Amerika Serikat dan 13 Negara Pertanyakan Laporan Investigasi Virus Corona di Wuhan
Ilustrasi. (ThisisEngineering RAEng /Unsplash)

Bagikan:

JAKARTA - Amerika Serikat bersama dengan 13 negara menyampaikan pernyataan bersama, terkait keprihatinan dan pertanyaan atas laporan penyelidikan asal-usul virus corona di Wuhan, China, oleh tim Organisasi Kesehatan Dunia (WHO).

Selain itu, pernyataan tersebut juga menyerukan evaluasi yang independen dan sepenuhnya transparan. Sementara, Uni Eropa juga menyerukan akses yang lebih baik bagi para peneliti dan penyelidikan lebih lanjut. 

Pernyataan ini disampaikan Pemerintah Amerika Serikat bersama Australia, Kanada, Republik Ceko, Denmark, Estonia, Israel, Jepang, Latvia, Lithuania, Norwegia, Republik Korea, Slovenia dan Inggris.

Dalam pernyataannya pada Hari Selasa 30 Maret waktu setempat, Sekretaris Pers Gedung Putih Jen Psaki menyebut, Presiden Amerika Serikat Joe Biden percaya warga Amerika Serikat pantas mendapatkan informasi yang lebih baik, terkait asal-usul virus corona. 

"Saya pikir Ia (Presiden Joe Biden) percaya rakyat Amerika, komunitas global, ahli medis, dokter, semua orang yang telah bekerja untuk menyelamatkan nyawa, keluarga yang kehilangan orang yang dicintai. Semua berhak mendapatkan transparansi yang lebih besar," kata Psaki, melansir CNN.

"Mereka berhak mendapatkan informasi yang lebih baik. Mereka berhak mendapatkan langkah yang diambil oleh komunitas global untuk menyediakan itu," tambahnya sambil mengkritik China karena kurangnya transparansi, sambil meminta data dan jawaban kepada komunitas global.

Empat skenario

Laporan setebal 120 halaman yang dikeluarkan WHO menyatakan, skenario di mana virus menyebar melalui inang hewan perantara, mungkin hewan liar yang ditangkap dan kemudian dibesarkan di sebuah peternakan, sangat mungkin terjadi. 

Penyelidikan belum menemukan hewan lain apa yang terinfeksi oleh kelelawar, yang dianggap sebagai sumber asli virus yang paling mungkin, dan kemudian mungkin telah menularkannya ke manusia.

Skenario lain yang mungkin terjadi adalah penularan langsung dari salah satu hewan yang diketahui membawa virus corona serupa, seperti kelelawar atau trenggiling.
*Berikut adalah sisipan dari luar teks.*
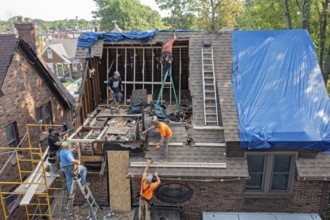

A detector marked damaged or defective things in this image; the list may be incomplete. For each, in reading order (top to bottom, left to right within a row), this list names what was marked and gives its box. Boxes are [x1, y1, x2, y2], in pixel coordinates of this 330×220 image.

damaged roof [0, 34, 75, 109]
Dua skenario lain dianggap tidak mungkin. Laporan tersebut mengatakan, pengenalan melalui produk makanan dingin adalah 'jalur yang mungkin', sementara pengenalan melalui insiden laboratorium dianggap sebagai 'jalur yang sangat tidak mungkin'.

Tidak ada bukti yang mendukung teori laboratorium. Kepala WHO Tedros Adhanom Ghebreyesus kemarin mengatakan, tim WHO menyimpulkan itu adalah hipotesis yang paling tidak mungkin. Meski demikian, dia mengatakan, pihaknya akan terus menjajaki kemungkinan tersebut.
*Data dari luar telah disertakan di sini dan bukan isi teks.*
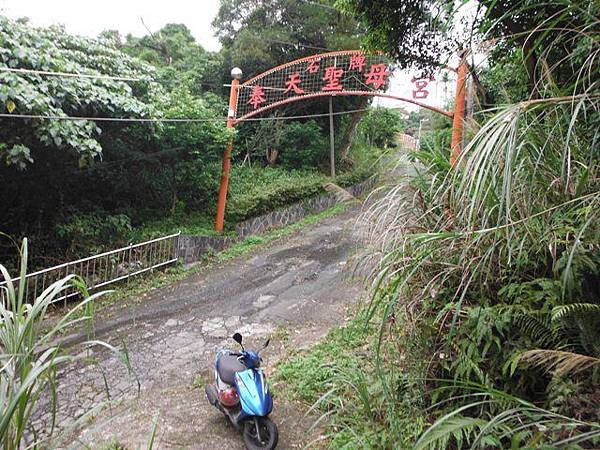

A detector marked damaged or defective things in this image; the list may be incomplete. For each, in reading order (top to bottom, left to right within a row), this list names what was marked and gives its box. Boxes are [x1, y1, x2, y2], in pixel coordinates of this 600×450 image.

cracked road [38, 206, 366, 448]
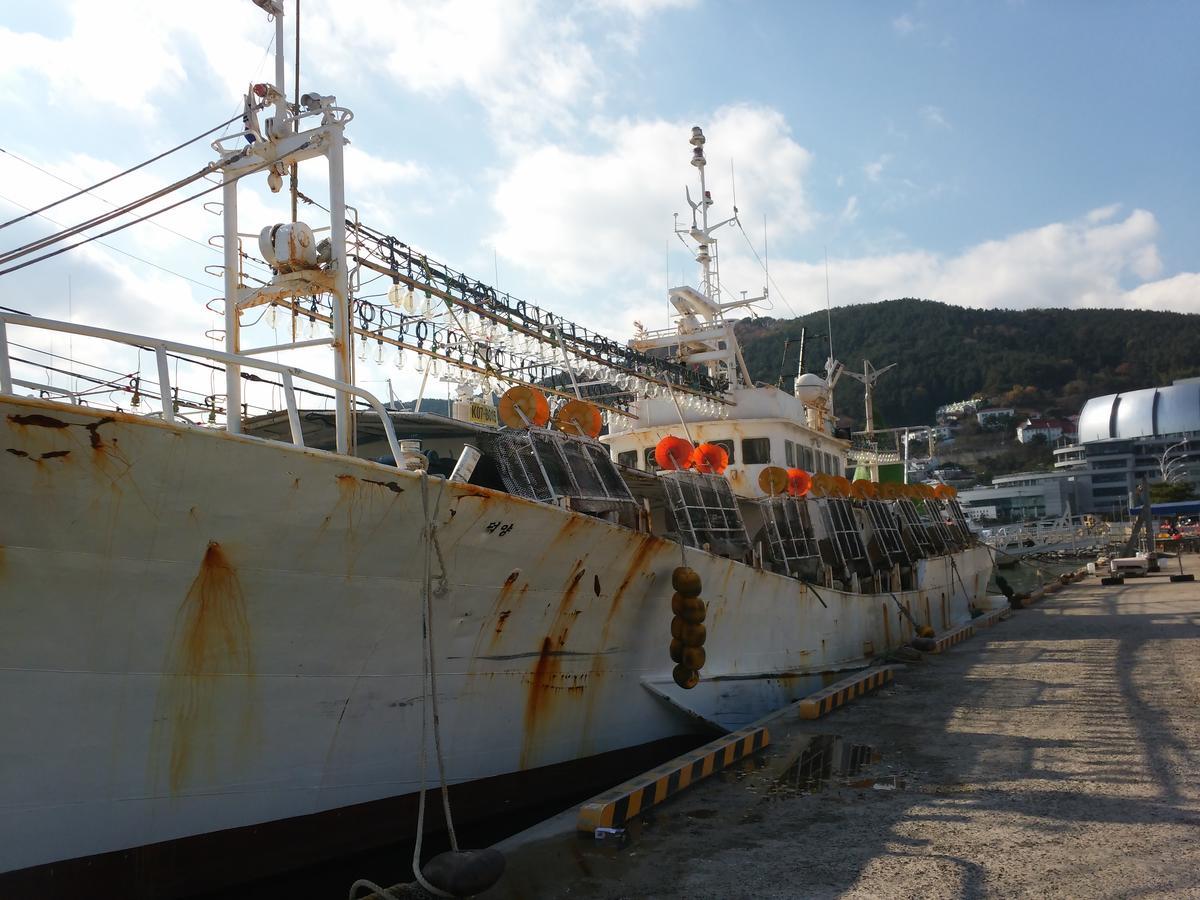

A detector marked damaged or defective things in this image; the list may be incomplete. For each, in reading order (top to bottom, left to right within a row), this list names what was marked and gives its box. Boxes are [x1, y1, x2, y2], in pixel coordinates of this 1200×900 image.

rusty boat hull [2, 398, 993, 892]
"Tim juga mengunjungi beberapa laboratorium di Wuhan dan mempertimbangkan kemungkinan virus memasuki populasi manusia, sebagai akibat dari insiden laboratorium," kata Tedros kepada negara-negara anggota dalam penjelasan tentang laporan tim yang berkunjung ke Wuhan, China tersebut.

"Meskipun tim telah menyimpulkan bahwa kebocoran laboratorium adalah hipotesis yang paling kecil kemungkinannya, hal ini memerlukan penyelidikan lebih lanjut, berpotensi dengan misi tambahan yang melibatkan ahli spesialis, yang siap saya gunakan," terang Tedros. 

Dia menambahkan, dirinya tidak percaya penilaian WHO 'cukup ekstensif'. Karenanya, butuh data dan studi lebih lanjut akan diperlukan untuk mencapai kesimpulan yang lebih kuat.

Melansir Reuters, China menolak memberikan data mentah tentang kasus awal COVID-19 kepada tim yang dipimpin WHO, kata salah satu penyelidik tim, yang berpotensi mempersulit upaya untuk memahami bagaimana pandemi global dimulai.

Pernyataan bersama negara-negara tersebut mendukung studi lebih lanjut tentang hewan untuk menemukan bagaimana virus itu diperkenalkan ke manusia, dan menyerukan komitmen baru dari WHO dan negara-negara anggota untuk akses, transparansi, dan ketepatan waktu.